U.S. Jury Convicts Operator of Counter AV Service Scan4You
17.5.2018 securityweek Crime
A 37-year-old Latvian resident was convicted by a U.S. jury on Wednesday for his role in the operation of a counter antivirus service named Scan4You. Sentencing is scheduled for September 21.
Ruslans Bondars, a citizen of the former USSR, had been residing in Riga, Latvia, when he was arrested in May 2017 along with Russian national Jurijs Martisevs. Martisevs was on a trip to Latvia when he was taken into custody.
Bondars and Martisevs were accused of running the Scan4You service, which helped cybercriminals test their malware to ensure that it would not be detected by cybersecurity products.
Bondars was convicted on Wednesday on one count of conspiracy to violate the Computer Fraud and Abuse Act (CFAA), one count of conspiracy to commit wire fraud, and one count of computer intrusion with intent to cause damage and aiding and abetting.
Martisevs pleaded guilty in March to conspiracy, for which he faces up to 5 years in prison, and aiding and abetting computer intrusions, for which he faces 10 years in prison. His sentencing is scheduled for July.
According to Trend Micro, whose experts helped authorities investigate Scan4You, the service was launched in 2009 and was active until the arrests of its operators. An unnamed individual from Great Falls, Virginia, was also allegedly involved.
Bondars (known online as b0rland and Borland) and Martisevs (known online as Garrik) started their cybercrime career in at least 2006, and they managed to turn Scan4You into one of the largest counter antivirus services, with thousands of customers.
Scan4You allowed cybercriminals to conduct 100,000 scans per month for $30 and $0.15 for single scans. The service was also popular among counter antivirus resellers such as Indetectables, RazorScanner and reFUD.me.
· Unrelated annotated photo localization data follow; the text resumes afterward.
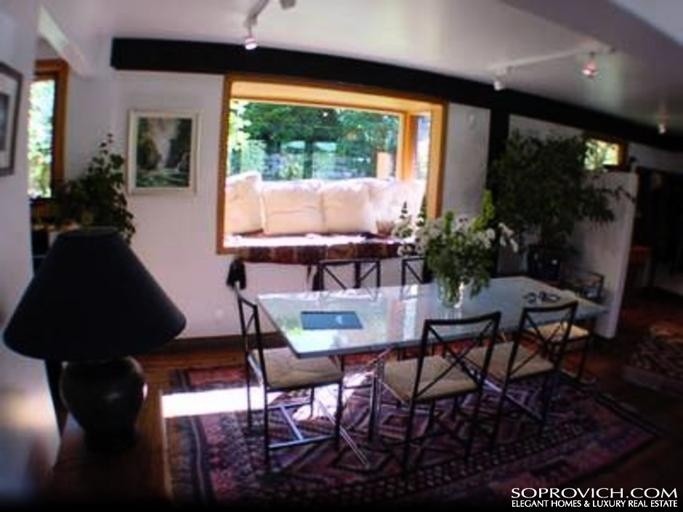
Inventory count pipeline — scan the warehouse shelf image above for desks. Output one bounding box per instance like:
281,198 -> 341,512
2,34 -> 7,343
49,371 -> 173,511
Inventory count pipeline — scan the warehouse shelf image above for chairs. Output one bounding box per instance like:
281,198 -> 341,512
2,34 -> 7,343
222,250 -> 610,484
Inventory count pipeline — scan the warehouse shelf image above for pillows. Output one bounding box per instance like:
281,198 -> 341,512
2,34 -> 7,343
224,168 -> 263,235
366,174 -> 427,231
260,179 -> 325,233
313,175 -> 379,237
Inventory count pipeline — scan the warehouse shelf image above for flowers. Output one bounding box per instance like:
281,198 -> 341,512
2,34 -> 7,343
392,186 -> 520,300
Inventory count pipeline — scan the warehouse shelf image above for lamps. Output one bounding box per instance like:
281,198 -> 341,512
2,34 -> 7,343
485,46 -> 615,94
242,0 -> 298,52
2,226 -> 188,452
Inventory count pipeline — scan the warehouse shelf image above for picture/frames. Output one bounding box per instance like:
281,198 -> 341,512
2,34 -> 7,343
1,61 -> 24,178
125,106 -> 205,199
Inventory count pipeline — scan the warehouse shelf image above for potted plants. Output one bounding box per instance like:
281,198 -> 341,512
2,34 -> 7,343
483,128 -> 642,282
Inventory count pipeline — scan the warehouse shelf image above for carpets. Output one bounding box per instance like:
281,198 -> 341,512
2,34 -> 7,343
174,338 -> 681,512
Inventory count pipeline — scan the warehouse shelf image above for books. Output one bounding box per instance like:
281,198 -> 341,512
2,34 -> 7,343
300,310 -> 361,330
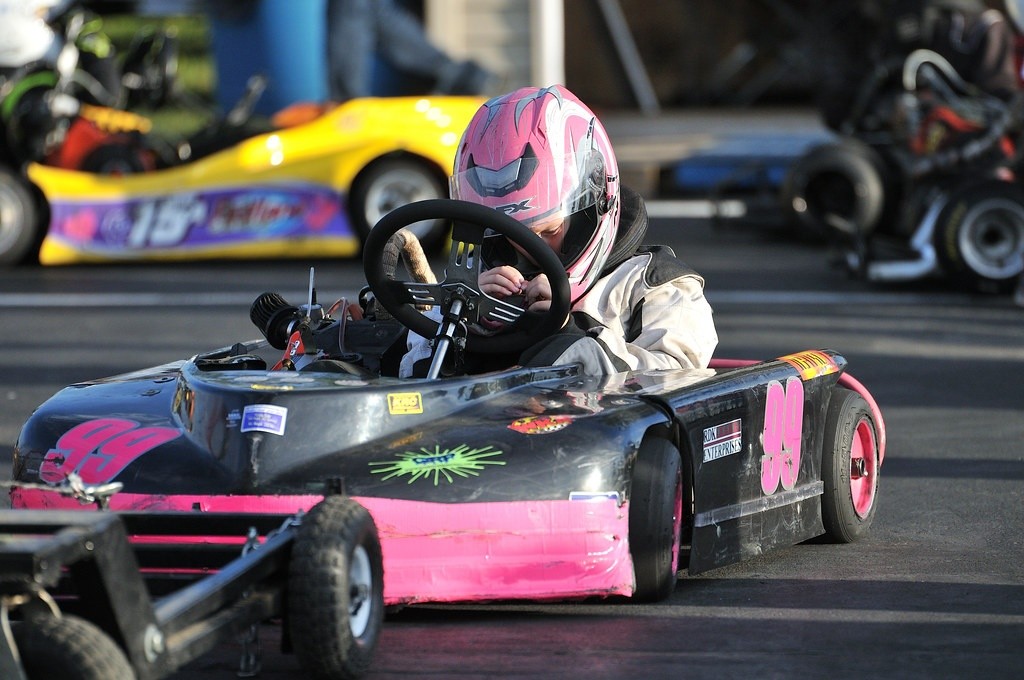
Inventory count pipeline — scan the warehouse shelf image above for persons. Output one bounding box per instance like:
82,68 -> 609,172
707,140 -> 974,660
0,1 -> 530,173
397,86 -> 720,392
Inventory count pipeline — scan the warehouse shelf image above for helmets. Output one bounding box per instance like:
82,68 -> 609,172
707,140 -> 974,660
448,84 -> 621,311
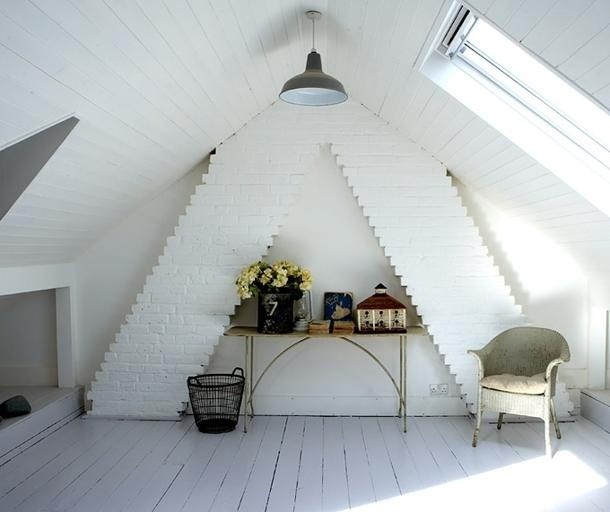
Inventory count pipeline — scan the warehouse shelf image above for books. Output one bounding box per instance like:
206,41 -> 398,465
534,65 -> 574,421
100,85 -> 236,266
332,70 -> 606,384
333,320 -> 356,329
309,318 -> 333,330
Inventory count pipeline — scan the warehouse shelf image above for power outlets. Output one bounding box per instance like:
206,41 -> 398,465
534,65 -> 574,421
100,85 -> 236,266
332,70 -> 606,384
439,384 -> 448,393
429,384 -> 438,395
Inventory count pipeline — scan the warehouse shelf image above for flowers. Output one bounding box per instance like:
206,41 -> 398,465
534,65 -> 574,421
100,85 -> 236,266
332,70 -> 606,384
234,261 -> 311,300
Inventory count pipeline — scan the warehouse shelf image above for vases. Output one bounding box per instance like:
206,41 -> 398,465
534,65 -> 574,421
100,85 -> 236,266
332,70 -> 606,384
258,290 -> 296,332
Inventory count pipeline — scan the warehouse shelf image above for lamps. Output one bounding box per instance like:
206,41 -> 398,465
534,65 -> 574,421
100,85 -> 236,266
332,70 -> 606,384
279,10 -> 348,107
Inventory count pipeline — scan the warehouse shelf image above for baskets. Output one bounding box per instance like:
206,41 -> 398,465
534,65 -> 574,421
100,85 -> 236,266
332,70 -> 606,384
186,367 -> 245,434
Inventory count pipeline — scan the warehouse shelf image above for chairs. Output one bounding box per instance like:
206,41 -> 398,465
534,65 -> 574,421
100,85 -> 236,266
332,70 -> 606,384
466,326 -> 570,458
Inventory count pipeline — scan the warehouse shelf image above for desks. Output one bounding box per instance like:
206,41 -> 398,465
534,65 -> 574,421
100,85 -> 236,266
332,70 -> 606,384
223,325 -> 429,432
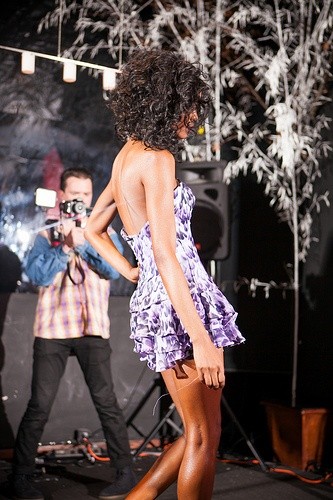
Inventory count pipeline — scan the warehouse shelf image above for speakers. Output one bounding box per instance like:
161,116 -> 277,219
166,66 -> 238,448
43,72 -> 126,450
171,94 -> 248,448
175,160 -> 232,260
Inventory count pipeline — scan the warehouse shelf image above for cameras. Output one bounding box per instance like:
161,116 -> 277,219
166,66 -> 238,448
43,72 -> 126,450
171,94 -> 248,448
60,198 -> 86,214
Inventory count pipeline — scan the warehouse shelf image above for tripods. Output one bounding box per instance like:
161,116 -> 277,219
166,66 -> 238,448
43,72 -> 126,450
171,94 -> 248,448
131,390 -> 268,475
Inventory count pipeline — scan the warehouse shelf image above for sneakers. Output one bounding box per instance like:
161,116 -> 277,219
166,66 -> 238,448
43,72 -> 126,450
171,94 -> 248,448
5,481 -> 44,500
99,468 -> 138,500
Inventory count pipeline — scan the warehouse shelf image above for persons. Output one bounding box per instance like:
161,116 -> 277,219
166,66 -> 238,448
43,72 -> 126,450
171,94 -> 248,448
4,167 -> 140,500
83,48 -> 247,500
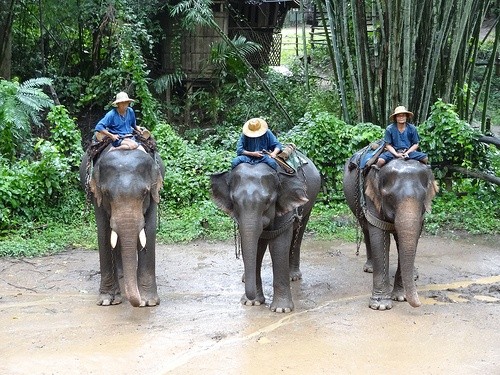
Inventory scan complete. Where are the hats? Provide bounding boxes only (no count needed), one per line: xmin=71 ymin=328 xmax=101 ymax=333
xmin=111 ymin=92 xmax=135 ymax=107
xmin=243 ymin=118 xmax=268 ymax=138
xmin=389 ymin=106 xmax=414 ymax=121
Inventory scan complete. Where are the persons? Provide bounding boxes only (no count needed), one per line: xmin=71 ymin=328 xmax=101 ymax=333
xmin=376 ymin=106 xmax=428 ymax=167
xmin=94 ymin=92 xmax=143 ymax=152
xmin=231 ymin=118 xmax=282 ymax=172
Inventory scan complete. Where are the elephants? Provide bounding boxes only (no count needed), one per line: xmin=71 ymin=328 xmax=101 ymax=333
xmin=209 ymin=148 xmax=322 ymax=313
xmin=343 ymin=145 xmax=440 ymax=311
xmin=79 ymin=137 xmax=165 ymax=308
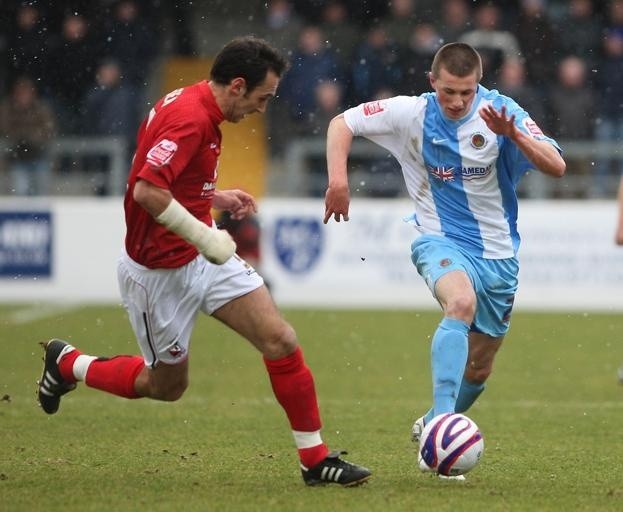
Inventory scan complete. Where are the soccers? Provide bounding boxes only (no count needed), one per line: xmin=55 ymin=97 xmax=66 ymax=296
xmin=419 ymin=413 xmax=484 ymax=476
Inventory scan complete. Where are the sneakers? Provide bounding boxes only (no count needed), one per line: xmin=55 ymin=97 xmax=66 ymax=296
xmin=417 ymin=447 xmax=467 ymax=481
xmin=300 ymin=450 xmax=371 ymax=486
xmin=36 ymin=337 xmax=76 ymax=415
xmin=412 ymin=415 xmax=425 ymax=442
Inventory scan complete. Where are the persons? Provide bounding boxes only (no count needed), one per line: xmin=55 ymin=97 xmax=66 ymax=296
xmin=322 ymin=41 xmax=568 ymax=481
xmin=0 ymin=3 xmax=621 ymax=199
xmin=32 ymin=38 xmax=373 ymax=488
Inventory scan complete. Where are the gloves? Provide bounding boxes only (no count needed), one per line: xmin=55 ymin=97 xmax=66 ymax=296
xmin=155 ymin=197 xmax=238 ymax=265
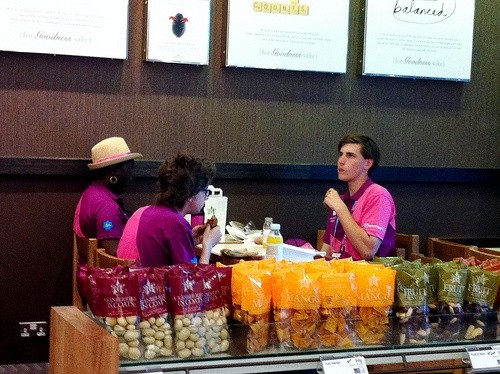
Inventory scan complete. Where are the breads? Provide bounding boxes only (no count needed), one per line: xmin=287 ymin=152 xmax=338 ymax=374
xmin=254 ymin=236 xmax=264 ymax=244
xmin=206 ymin=215 xmax=218 ymax=228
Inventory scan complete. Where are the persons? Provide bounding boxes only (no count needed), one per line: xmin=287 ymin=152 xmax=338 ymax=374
xmin=285 ymin=133 xmax=398 ymax=261
xmin=72 ymin=136 xmax=143 ymax=256
xmin=117 ymin=153 xmax=223 ymax=269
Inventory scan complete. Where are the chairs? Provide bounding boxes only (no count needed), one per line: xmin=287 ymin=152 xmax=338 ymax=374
xmin=72 ymin=231 xmax=135 ymax=305
xmin=317 ymin=230 xmax=500 ymax=263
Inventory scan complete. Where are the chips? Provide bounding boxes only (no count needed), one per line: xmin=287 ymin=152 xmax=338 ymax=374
xmin=233 ymin=307 xmax=390 ymax=348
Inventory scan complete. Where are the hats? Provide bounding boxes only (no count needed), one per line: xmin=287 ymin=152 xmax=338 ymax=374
xmin=86 ymin=136 xmax=147 ymax=170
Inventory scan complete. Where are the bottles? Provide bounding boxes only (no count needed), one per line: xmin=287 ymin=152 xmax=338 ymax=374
xmin=266 ymin=224 xmax=284 ymax=262
xmin=262 ymin=217 xmax=273 ymax=248
xmin=191 ymin=202 xmax=205 ymax=229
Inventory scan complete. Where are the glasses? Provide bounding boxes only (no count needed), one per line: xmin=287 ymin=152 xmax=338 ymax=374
xmin=199 ymin=189 xmax=213 ymax=197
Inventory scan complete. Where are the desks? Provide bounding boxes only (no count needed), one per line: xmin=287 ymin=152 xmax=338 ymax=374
xmin=194 ymin=234 xmax=330 ymax=265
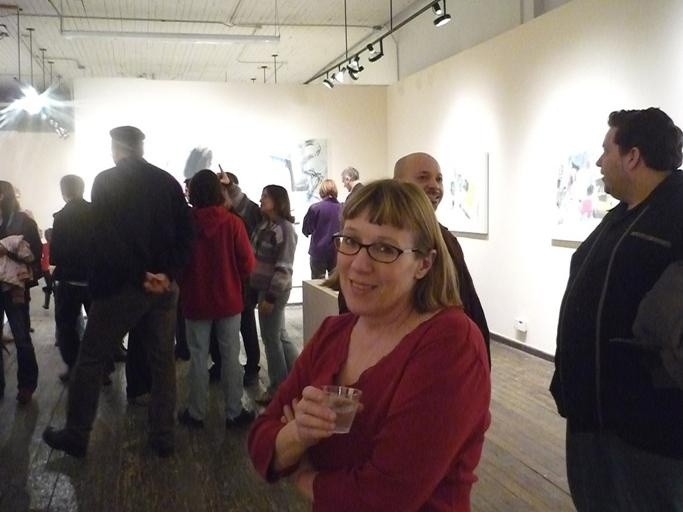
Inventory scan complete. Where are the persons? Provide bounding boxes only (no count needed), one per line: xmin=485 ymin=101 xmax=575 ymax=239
xmin=338 ymin=153 xmax=490 ymax=373
xmin=245 ymin=182 xmax=492 ymax=512
xmin=549 ymin=107 xmax=683 ymax=512
xmin=341 ymin=166 xmax=365 ymax=204
xmin=302 ymin=179 xmax=344 ymax=279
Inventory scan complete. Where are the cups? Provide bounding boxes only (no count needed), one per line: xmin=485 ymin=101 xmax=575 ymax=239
xmin=320 ymin=385 xmax=362 ymax=434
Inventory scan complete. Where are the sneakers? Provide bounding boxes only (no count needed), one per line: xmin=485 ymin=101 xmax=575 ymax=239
xmin=43 ymin=426 xmax=86 ymax=458
xmin=226 ymin=408 xmax=255 ymax=429
xmin=209 ymin=361 xmax=220 ymax=375
xmin=244 ymin=365 xmax=261 ymax=384
xmin=255 ymin=386 xmax=272 ymax=403
xmin=178 ymin=408 xmax=203 ymax=429
xmin=16 ymin=389 xmax=32 ymax=402
xmin=128 ymin=391 xmax=152 ymax=406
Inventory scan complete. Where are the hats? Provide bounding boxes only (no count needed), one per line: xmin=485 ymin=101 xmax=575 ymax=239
xmin=110 ymin=126 xmax=144 ymax=141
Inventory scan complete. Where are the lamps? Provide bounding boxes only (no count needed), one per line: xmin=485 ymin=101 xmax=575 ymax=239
xmin=322 ymin=0 xmax=452 ymax=91
xmin=0 ymin=4 xmax=71 ymax=140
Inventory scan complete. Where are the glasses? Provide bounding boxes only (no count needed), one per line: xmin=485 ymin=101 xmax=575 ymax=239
xmin=331 ymin=230 xmax=424 ymax=264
Trend Micro says Bondars and Martisevs were also involved with a shady online pharmacy and launched their own banking malware campaigns.
However, they did a poor job at hiding their identity. Bondars, for instance, used the same Gmail account to register command and control (C&C) domains for his banking malware and to create a Facebook account. The Gmail account contained his real name and profile photo.
According to authorities, Scan4You was used to test the malware involved in the massive 2013 breach at the U.S. retailer Target. The service was also used in the development of Citadel, a banking trojan that infected over 11 million computers worldwide, which resulted in over $500 million in fraud-related losses.